Une marque jugeant ses produits trop résistants, demande à ses ingénieurs de revoir la composition de ses produits. Ingénieux. Car des collants indestructibles qui durent toute une vie, c’est beaucoup moins d’argent dans son porte-monnaie. Cette ingéniosité, qui s’est démocratisée dans tous les domaines, c’est l’obsolescence programmée : tout objet vendu dans le commerce aujourd’hui suit la même stratégie. Mais l’obsolescence programmée dont je voudrais discuter aujourd’hui n’est pas celle d’un objet. Il s’agit de la nôtre.
Nous sommes tous nés pour mourir un jour. C’est un fait. Une réalité à laquelle on ne peut pas échapper. Pour autant, a-t-on une quelconque influence sur cette obsolescence ? J’ai lu un article récemment qui dit que courir une heure permet de vivre sept heures de plus. Pourtant, les personnes qui semblent courir dans tous les sens, partout et tout le temps, me semblent se rapprocher plus rapidement de la tombe que du berceau. Il est possible de prévoir le temps qu’il fera à quinze jours avec plus ou moins de précision. Mais nous sommes toujours dans l’incapacité de prévoir la date et l’heure de péremption de nos propres vies.

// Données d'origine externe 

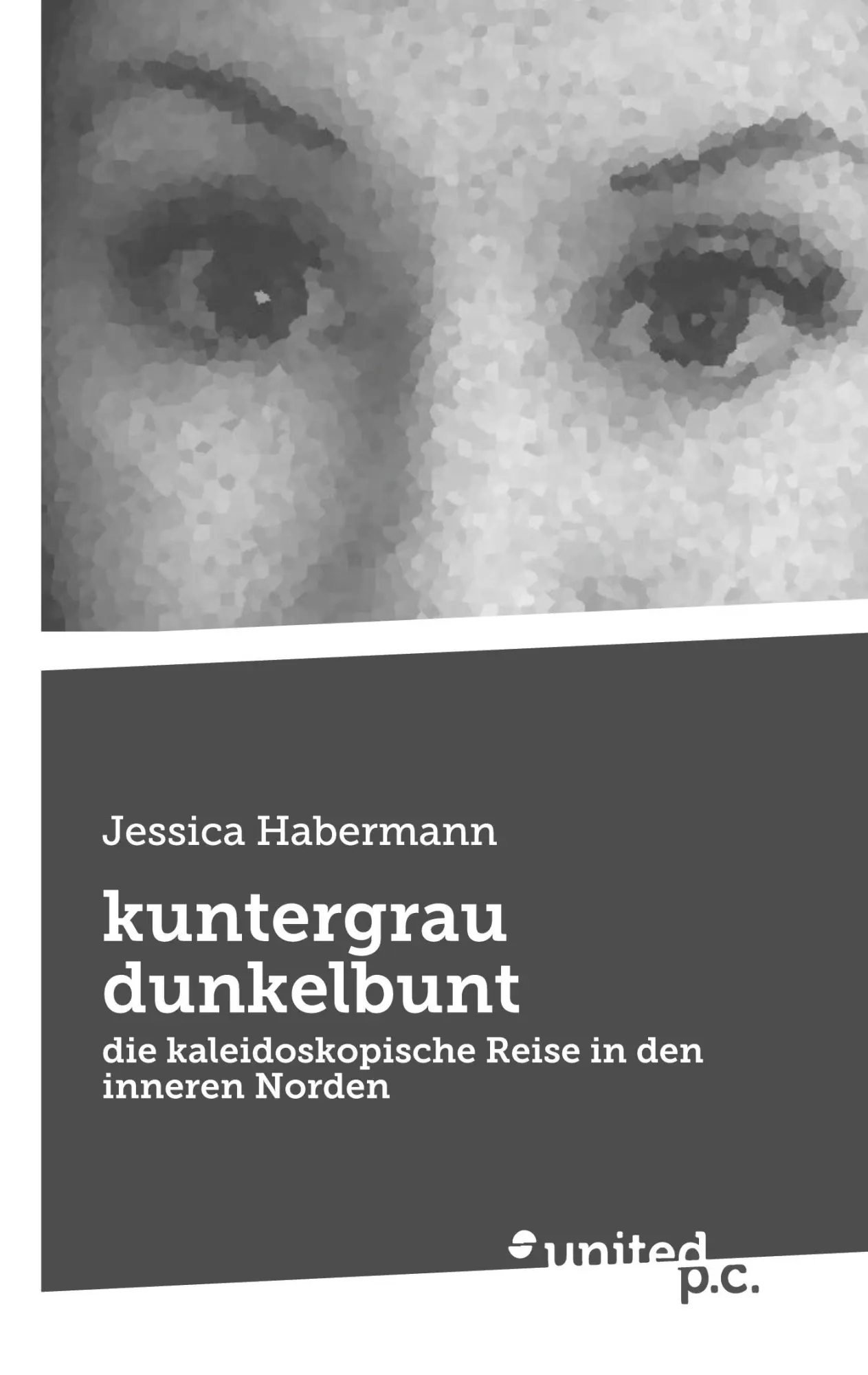 Cover: 9783710357435 | kuntergrau dunkelbunt | Jessica Habermann | Taschenbuch | 58 S. | 2023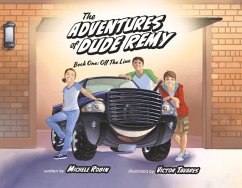 The Adventures of Dude Remy: Book One: Off the Line Volume 1 - Robin, Michele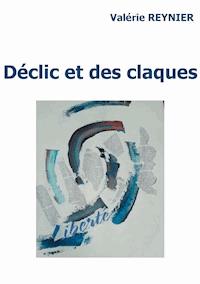 Déclic et des claques - Valérie Reynier - ebook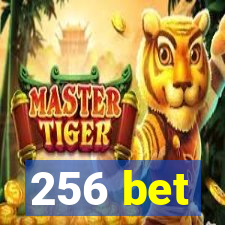 256 bet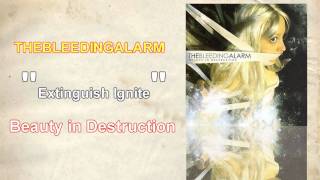 TheBleedingAlarm - Extinguish Ignite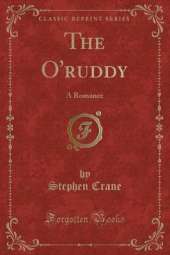 The O'ruddy: A Romance (Classic Reprint)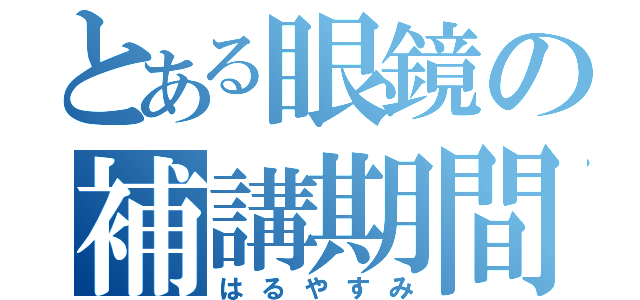 とある眼鏡の補講期間（はるやすみ）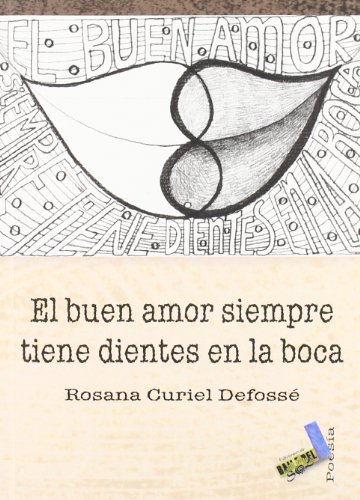 Buen Amor Siempre Tiene Dientes en la Boca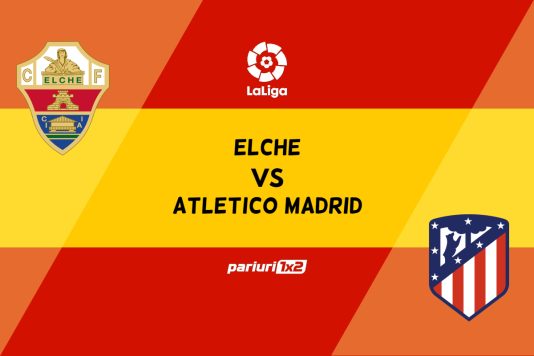 pariuri elche - atletico madrid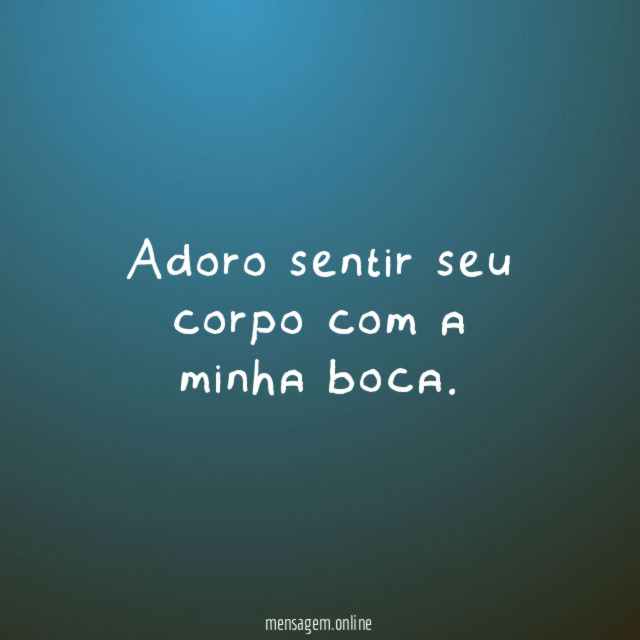 Adoro sentir seu corpo com a minha boca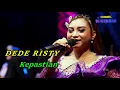 Download Lagu KEPASTIAN DEDE RISTY TARLING CIREBON DANGDUT TERBARU 2024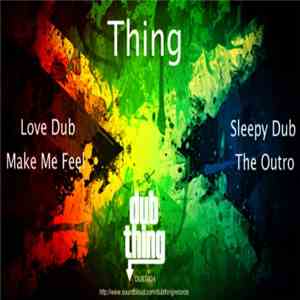 Thing  - Sleepy Dub flac album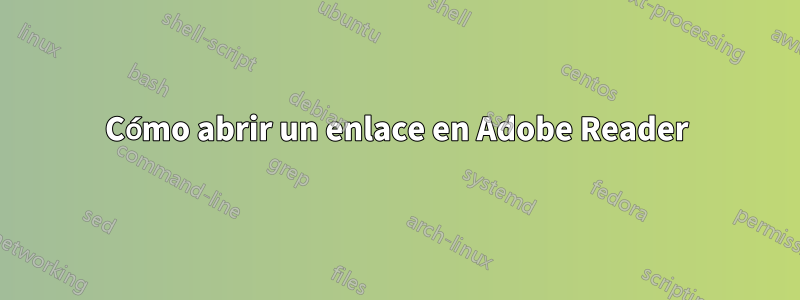 Cómo abrir un enlace en Adobe Reader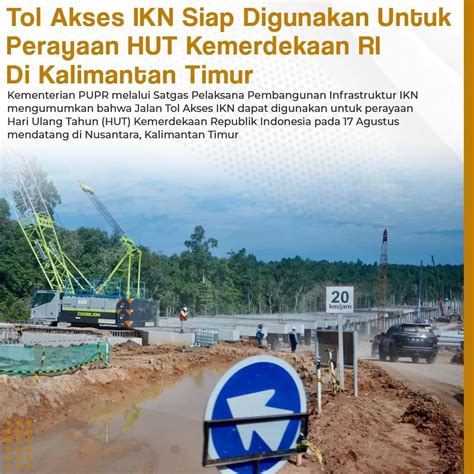 Tol Akses Ikn Siap Digunakan Untuk Perayaan Hut Kemerdekaan Ri Di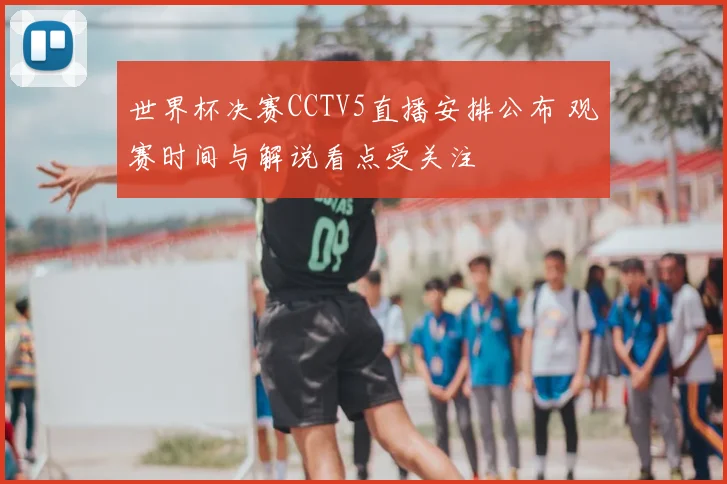 世界杯决赛CCTV5直播安排公布 观赛时间与解说看点受关注
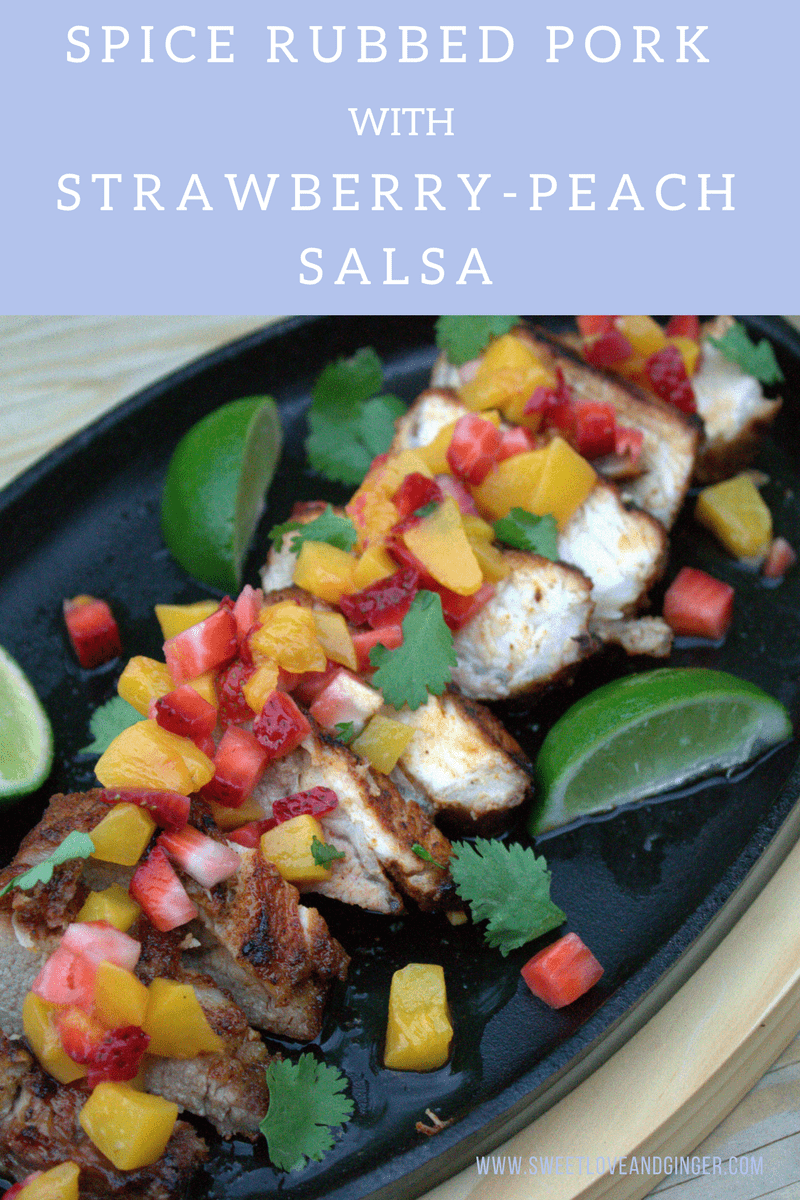 Spice Rubbed Pork with Strawberry and Peach Salsa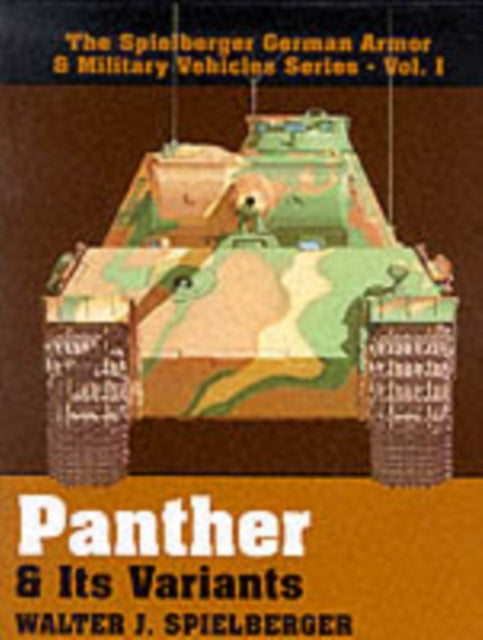 Book cover of: Panther & Its Variants. By: Walter J. Spielberger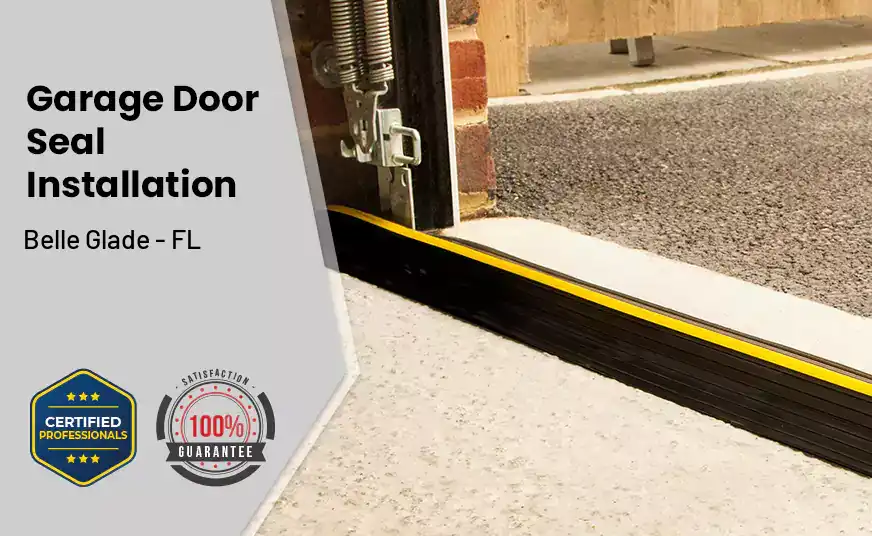Garage Door Seal Installation Belle Glade - FL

Il y a tout de même des signes qui indiquent le rapprochement de cette obsolescence. Pour cela, il faut passer du temps avec des personnes qui portent ces marques sur leur visage. Un vieil ami de mon père est venu manger à la maison pour les fêtes de fin d’année. En l’écoutant raconter ses souvenirs, j’ai remarqué qu’il prenait le temps de saluer l’âme de ceux qu’il nommait dans la plupart de ses histoires. Il ne loupe aucun enterrement. « Même ceux de personnes qu’il ne connaît pas », me dit mon père. Le cimetière est devenu un lieu de socialisation pour les vivants vieillissants qui, comme lui, se demandent sans détours quand viendra leur tour. Vieillir. Perdre ses amis. Regarder dans le rétroviseur. Ce sont quelques-uns des signes. Alors, laisser une trace indélébile dans le cœur des gens est, je crois, l’unique moyen de devenir éternel au royaume de l’éphémère.